PyFitParquet
The pyfitparquet
package provides support for Garmin FIT and TCX file ETL into Apache Parquet columnar format. It is designed to be used within a conda environment (on MacOS/Linux) and is available through the conda-forge channel. To install:
conda install -c conda-forge pyfitparquet
Quickstart
From python in an activated conda environment with pyfitparquet
installed, execute:
# ETL all FIT/TCX files located in <data_dir> and output
# parquet files to a default <data_dir>/parquet directory:
from pyfitparquet import transformer
pyfitparq = transformer.PyFitParquet()
pyfitparq.data_to_parquet(data_dir="/path/to/dir")
# To ETL FIT/TCX files individually:
pyfitparq.source_to_parquet("path/to/fitfile.fit", parquet_dir='.')
pyfitparq.source_to_parquet("path/to/tcxfile.tcx", parquet_dir='.')

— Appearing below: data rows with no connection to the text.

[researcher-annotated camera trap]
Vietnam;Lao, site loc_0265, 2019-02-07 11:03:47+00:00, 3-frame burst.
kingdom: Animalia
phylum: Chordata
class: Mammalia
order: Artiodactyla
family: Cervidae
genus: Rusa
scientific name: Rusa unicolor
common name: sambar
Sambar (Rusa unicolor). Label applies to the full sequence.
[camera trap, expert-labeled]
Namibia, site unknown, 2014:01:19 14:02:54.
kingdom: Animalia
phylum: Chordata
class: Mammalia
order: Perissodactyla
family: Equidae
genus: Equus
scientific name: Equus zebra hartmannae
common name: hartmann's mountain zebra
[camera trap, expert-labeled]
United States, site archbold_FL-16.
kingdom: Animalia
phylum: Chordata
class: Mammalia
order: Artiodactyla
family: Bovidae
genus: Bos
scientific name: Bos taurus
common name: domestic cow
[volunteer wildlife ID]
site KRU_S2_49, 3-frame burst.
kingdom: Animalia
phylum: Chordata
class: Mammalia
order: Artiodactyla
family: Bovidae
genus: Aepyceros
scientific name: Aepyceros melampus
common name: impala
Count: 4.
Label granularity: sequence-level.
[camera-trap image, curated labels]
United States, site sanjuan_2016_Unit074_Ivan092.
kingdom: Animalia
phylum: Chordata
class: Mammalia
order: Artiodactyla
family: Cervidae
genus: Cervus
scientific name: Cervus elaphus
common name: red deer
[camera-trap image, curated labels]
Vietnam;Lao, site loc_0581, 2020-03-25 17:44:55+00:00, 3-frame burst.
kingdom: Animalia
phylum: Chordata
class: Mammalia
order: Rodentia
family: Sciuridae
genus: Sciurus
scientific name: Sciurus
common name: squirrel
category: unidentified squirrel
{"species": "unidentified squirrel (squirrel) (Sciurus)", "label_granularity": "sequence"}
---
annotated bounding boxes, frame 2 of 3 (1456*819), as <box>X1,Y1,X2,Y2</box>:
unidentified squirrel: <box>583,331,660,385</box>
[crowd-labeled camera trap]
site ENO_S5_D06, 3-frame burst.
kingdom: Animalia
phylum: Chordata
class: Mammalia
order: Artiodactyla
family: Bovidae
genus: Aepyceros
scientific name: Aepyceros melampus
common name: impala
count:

For a more complete code example that includes configuration changes and reading/display of parquet files see/run: example.py.
Configuration
Two configuration files are used to fine-tune ETL behavior: parquet_config.yml and mapping_config.yml. In general, these files control, respectively, the row/column structure of parquet output files, and the mapping of TCX tag names to FIT/Parquet field_names. Please see verbose comments within the configuration files themselves for greater understanding of their use.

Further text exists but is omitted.